Typically we use the following process, Vapour degrease, Nitric clean, rinses, de smutting, rinses, conversion coating, rinses. This gives us consistent results and the conversion coatings continue to pass the salt spray tests. However if you do not have a nitric tank try leaving the component in the de smutting solution for a longer period prior to coating. This works for us on alloys such as LM25 which the nitric would adversely effect i.e., 'over etches and brings out the grain'. Alternatively a light blasting with a glass bead media gives a good even finish without the requirement for nitric cleaning.

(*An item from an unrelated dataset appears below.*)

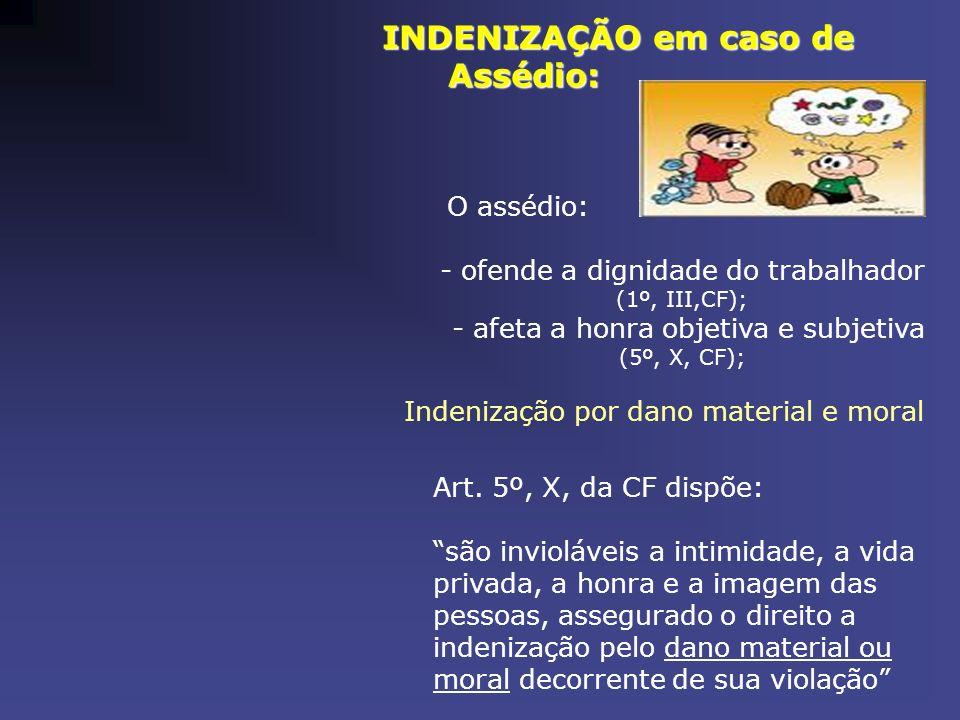 INDENIZAÇÃO em caso de Assédio: Assédio: O assédio: - ofende a dignidade do trabalhador (1º, III,CF); - afeta a honra objetiva e subjetiva (5º, X, CF)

I hope this helps a little.

Cheers,

Richard Mosley
- UK



To minimize searching and offer multiple viewpoints, we combined multiple threads into the dialog you're viewing. Please forgive any resultant repetition.



Explain chem-film process in depth

(2004) -- this entry appended to this thread by editor in lieu of spawning a duplicative thread

Explain Chem-Film process to me in depth.

Dr. Hill
physicist - P'cola, Florida, US


(2004)

At your orders, Sir :-)

Chem-film is another name for chromate conversion coating of aluminum. See Mil-C-5541 [link by ed. to spec at TechStreet].

Ted Mooney, finishing.com
Teds signature
Ted Mooney, P.E. RET
finishing.com
Pine Beach, New Jersey



Setting up a plant to do Alodine process

(2006)

Q. Hi dear,

I'll do Alodine in Canada and I want a set up my Alodine plant in India too. So can you tell me is this a good project or not? How much total it cost me if I start in large scale?

Nipun Breja
METAL PRODUCTS - TORONTO, CANADA


(2006)

A. Based on the large amount of data presented, I know exactly what you need. The answer is quite obviously somewhere from $7 to $7,000,000. With some additional information, we might be able to refine that number down some!

milt stevenson jr.
Milt Stevenson, Jr.
Anoplate Corporation
supporting advertiser 
Syracuse, New York

Anoplate banner


A. Hi Nipun. Alodine is a tradename for a chromate conversion coating used in the MIL-DTL-5541 process. You would need an appropriately sized tank line for the sequence of alkaline clean, rinse, etch, rinse, desmut, rinse, chromate conversion coat, rinse, dry ... plus the appropriate auxiliary equipment like heaters, exhaust system, DI rinsing, waste water treatment, material handling, and laboratory. I would pretty confidently refine Milt's numbers by an order of magnitude on each end, down to between $70,000 and $700,000.

Regards,

Ted Mooney, finishing.com
Teds signature
Ted Mooney, P.E. RET
finishing.com
Pine Beach, New Jersey



Chem-film process line

December 15, 2009

Q. Hi due to quality and delivery issues we want to investigate the possibility of setting up our own chem-film process line. We have no knowledge of how to do this or any understanding of the costs involved. The process would have to be carried out to Aerospace standards. Can anyone advise as to the most cost effective way to buy equipment and get started.

Regards

Steve Tickner
company owner - Dunstable, Beds., UK

December 16, 2009

A. Hi, Steve. A chem-film line is not something that can be bought from a catalog, but must be engineered based on the required production rate, the characteristics of the components, etc. You can start with your chemical supplier and have them recommend an equipment supplier, but both will be protecting their own interests first, each other's interests second, and your interests when they get around to it :-)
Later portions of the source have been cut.